● **Required work**:
• a. Using the excerpt on Range's executive compensation, answer these, one per line:
(i) What determines the level of Awards given to management for the year?
(ii) What financial results form the basis of the Compensation Committee's 20/20 hindsight assessment?
(iii) How many additional years of subsequent service does time vesting require before the compensation is fully realized?
• b. Carry on the excerpt on Range's executive compensation past its final sentence.

● **Selected excerpt**:
>>>
As discussed in the proxy, Range’s Compensation Committee has developed a 20/20 hindsight assessment of comparative performance metrics based on audited financial results of Range and the peer group. Range has a greater percentage of compensation at risk than the peer group which demonstrates a strong alignment with shareholders’ interests. Range’s compensation is based on key performance indicators that measure the actual value created during the year compared to the peers’ actual results. Range’s percentile performance compared to the peer group determines the level of Awards given to management for the year and then those Awards are further subject to time vesting to retain the executives.

 

In summary, Range’s Long Term Incentive Awards are earned only through superior comparative performance to the peer group. Such Awards are granted based upon quantitative scorecard metrics on a 20/20 hindsight basis of the audited peer group data. Only AFTER the awards are granted, the time vesting of the Awards is applied which takes an additional three years of subsequent service to fully realize the compensation.
<<<
● **Record set**:
>>>
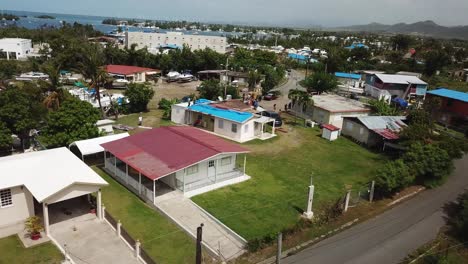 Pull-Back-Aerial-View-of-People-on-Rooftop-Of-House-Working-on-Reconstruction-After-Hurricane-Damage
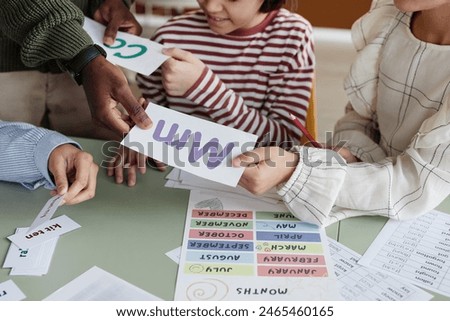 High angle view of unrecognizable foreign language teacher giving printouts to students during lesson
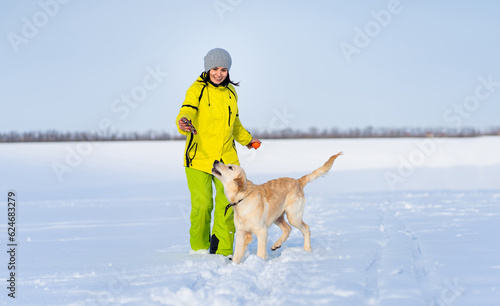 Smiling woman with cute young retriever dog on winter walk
<<<
>>>
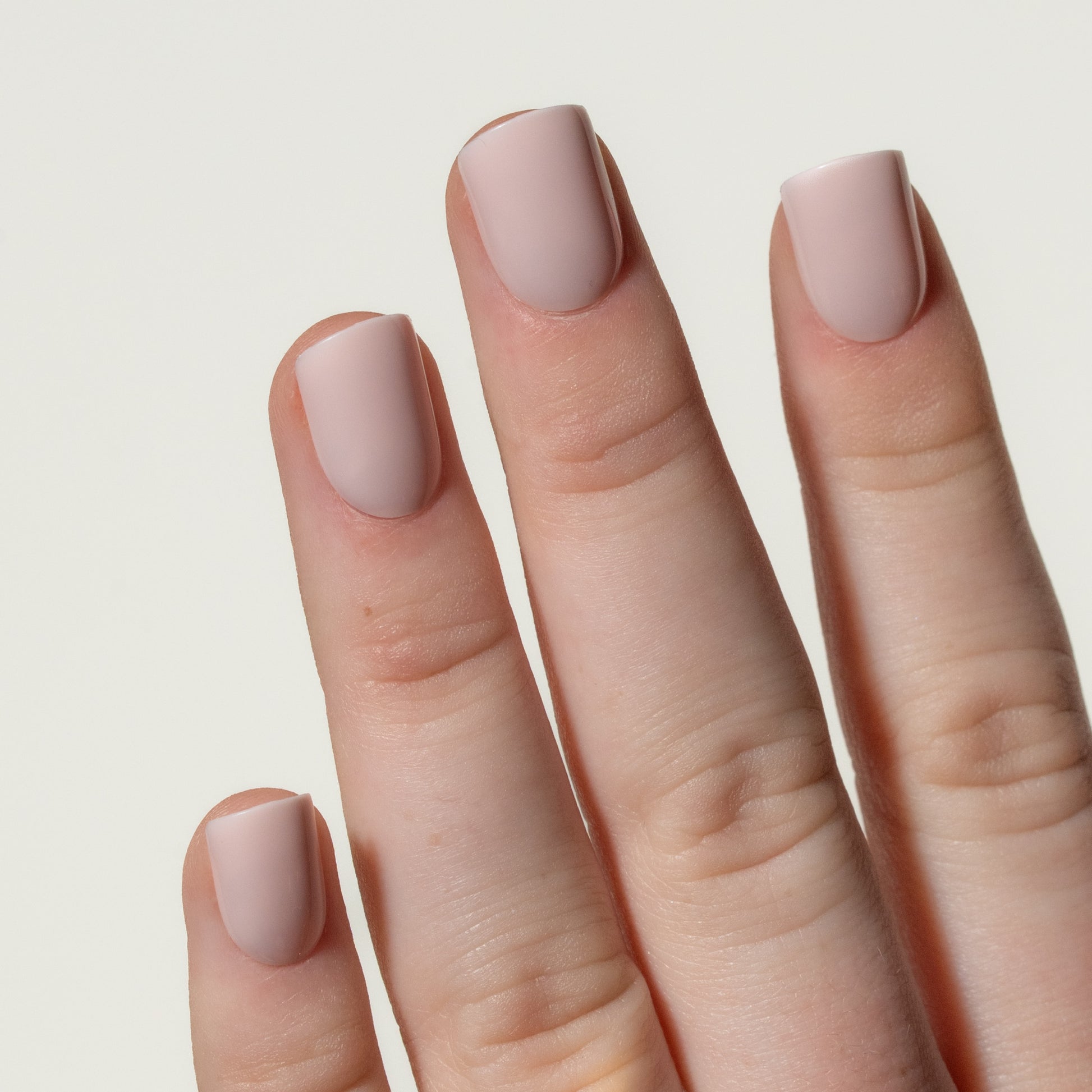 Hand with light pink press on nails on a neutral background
<<<
● **Per-task answers**:
• a.
(i) Range's percentile performance compared to the peer group.
(ii) The audited financial results of Range and the peer group.
(iii) Three years.

• b.
2. Lack of Share Ownership Requirements

  Glass Lewis claims that since Range does not have an ownership guideline, Range cannot “foster a culture of ownership and further align the long-term interests of executives with those of the shareholders.” Any check-the-box ownership requirement in the peer group is around 5% to 6% of the base salary value for each executive. Ranges executives on average own 63 times the amount of their base salaries with the smallest being 20 times. (There is a whole table devoted to this metric.) Range already has created the culture that Glass Lewis thinks can be created only with a check-the-box approach to stock ownership.

3. Change of Control Provisions

 

On page 6 Glass Lewis refers to Range’s CIC plan as a single trigger. As explained numerous times, Range’s CIC plan is a “double” trigger. The unvested equity grants are vested on the first trigger. Unlike other companies, the first trigger under Range’s plan is the consummation of an actual CIC event. Therefore, the vesting is not based on a conceptual change but an actual consummated transaction. No cash would be paid unless the executive was terminated in accordance with the plan which would be the second trigger. Since equity and compensation awards are determined on a 20/20 hindsight basis and then the time vesting is applied, the performance for the award has already been earned.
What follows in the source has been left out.